The Base System uses a Kisae DC to DC charger between the van alternator and house battery to regulate the charging of the house battery from the alternator. This works well and has some advantages, but costs about $250. This page goes over an alternative that only costs $40, but cannot be used on all vans.

The alternative is a Battery Isolator. The Isolator goes in the wire from the van starter battery (alternator) to the house battery (via the wiring Hub). Its sole function is to disconnect the house battery from from the van charging system except when the van engine is running. The idea is to prevent the house battery loads from draining the van starter battery accidentally. These have been used on camper vans and RVs for decades and are well proven.

The main problem with using an isolator these days is that they are not compatible with smart alternators, and most new vans are coming with smart alternators. A smart alternator basically cuts down the alternator voltage whenever it can to save energy and improve MPG. When it cuts the alternator voltage beyond a point, the Isolator thinks the engine is off and disconnects the house battery from the charging system.

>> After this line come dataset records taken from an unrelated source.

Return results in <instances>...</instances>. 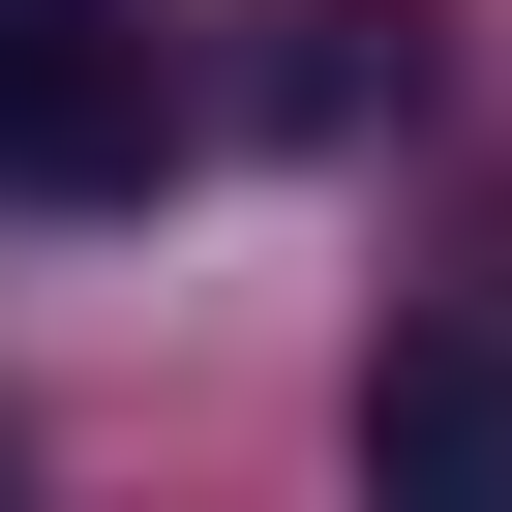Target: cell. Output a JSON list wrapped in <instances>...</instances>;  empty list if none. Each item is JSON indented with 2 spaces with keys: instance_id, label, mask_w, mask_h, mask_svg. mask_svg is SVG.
<instances>
[{
  "instance_id": "6da1fadb",
  "label": "cell",
  "mask_w": 512,
  "mask_h": 512,
  "mask_svg": "<svg viewBox=\"0 0 512 512\" xmlns=\"http://www.w3.org/2000/svg\"><path fill=\"white\" fill-rule=\"evenodd\" d=\"M181 151V61H151V0H0V211H91Z\"/></svg>"
},
{
  "instance_id": "7a4b0ae2",
  "label": "cell",
  "mask_w": 512,
  "mask_h": 512,
  "mask_svg": "<svg viewBox=\"0 0 512 512\" xmlns=\"http://www.w3.org/2000/svg\"><path fill=\"white\" fill-rule=\"evenodd\" d=\"M362 482H392V512H512V272L392 302V362H362Z\"/></svg>"
}]
</instances>
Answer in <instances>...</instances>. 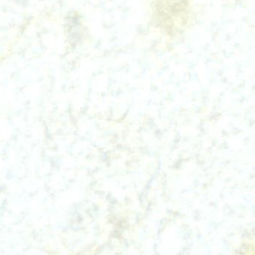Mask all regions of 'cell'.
I'll use <instances>...</instances> for the list:
<instances>
[{"instance_id": "6da1fadb", "label": "cell", "mask_w": 255, "mask_h": 255, "mask_svg": "<svg viewBox=\"0 0 255 255\" xmlns=\"http://www.w3.org/2000/svg\"><path fill=\"white\" fill-rule=\"evenodd\" d=\"M247 255H255V250H253V251H252L251 253H250V254Z\"/></svg>"}]
</instances>
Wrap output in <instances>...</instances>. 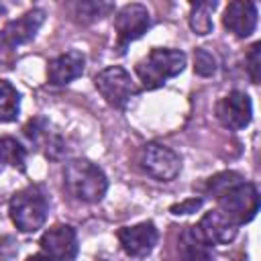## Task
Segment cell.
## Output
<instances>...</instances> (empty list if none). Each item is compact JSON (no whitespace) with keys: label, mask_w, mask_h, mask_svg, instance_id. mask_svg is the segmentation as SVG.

So, you can’t use the isolator if your van has a smart alternator. You can Google smart alternator for ways to test if you van has one.

In addition, if you plan to use Lithium house batteries (now or later), then an Isolator is not recommended as it does not do a regulated multi stage charge of the house battery, and its a good idea to protect your investment in Li batteries with a multistage charger.

If you plan to have solar charging (now or later), than another consideration is that you will have to buy a solar charge controller when you add solar and they run about $100, but since the Kisae DC to DC charger has one built in , this reduces the cost saving for going to an Isolator to about $100.

If you decide to go with an Isolator, I would go with one that has a VSR (Voltage Sensing Relay) as this simplifies the wiring. This is one example….

The Isolator is shown installed on the model board system below. In addition to having the Isolator in the wire between the van starter battery and the Hub, an optional switch is shown to manually cut off charging to the house battery.

House Battery Isolator hooked up between van starter battery and house battery

The Isolator is easy to hook up. Connect the input terminal to the van battery positive terminal. Connect the output terminal to any of the four high amperage fused connections on the BlueSea Safety Hub as shown in the photo above. AWG 6 wire is good unless you have very long run from the van battery to the Safety Hub – if so size the wire using the BlueSea Circuit Wizard. There does need to be a fuse at or near the van starter battery plus terminal that the Isolator connects to – 80 amps should be good.

Ask questions in the comments if in doubt about this.

If you see any errors or misleading information on this page, or if more information is needed please comment below.

Gary 7/29/22

4 Responses

  1. Why is such a thick wire needed from the battery to the isolator. Does the alternator really push that many amps?

    1. Hi Chris,
      It does depend on a lot of things.
      Length of the run from alternator area to house battery. This is often a long run, so voltage drop is a concern.
      Output and design of the alternator.
      Size of the house battery.

      As an example if you say the run from van battery to house battery (with isolator in it) is 10 ft each way, alternator current is 40 amps, and you limit voltage drop to 3%, then the Blue Sea Circuit Wizard comes up with #6 – this is mostly to keep the voltage drop to 3%. If you say 10% voltage drop is OK, the wire gauge drops to #10, but 10% is too much.

      If your run from house to van battery is short, then you could use a smaller gauge wire – let the Blue Sea Circuit Wizard be your guide.


  2. Many issues exist when thinking an alternator can charge an AGM house battery. May I suggest instead of the battery isolater one puts a DC-DC charger here? In will not only prevent house to van discharge but actually charge your house battery with precise exact current specifications (set those DIP switches correctly).

    1. Hi Will,
      The base system does use a DC to DC charger, and these days, I think this is probably the best way to go.

      But, if you don’t have a smart alternator (not compatible with that only charges from the alternator), and especially if you are using a $200 set of golf cart batteries, the $210 extra for a DC to DC charger and the extra complexity seem like a not so good deal. There are a million or so RVs out there that have been using just isolators for decades – I just thought I should point out that its an option.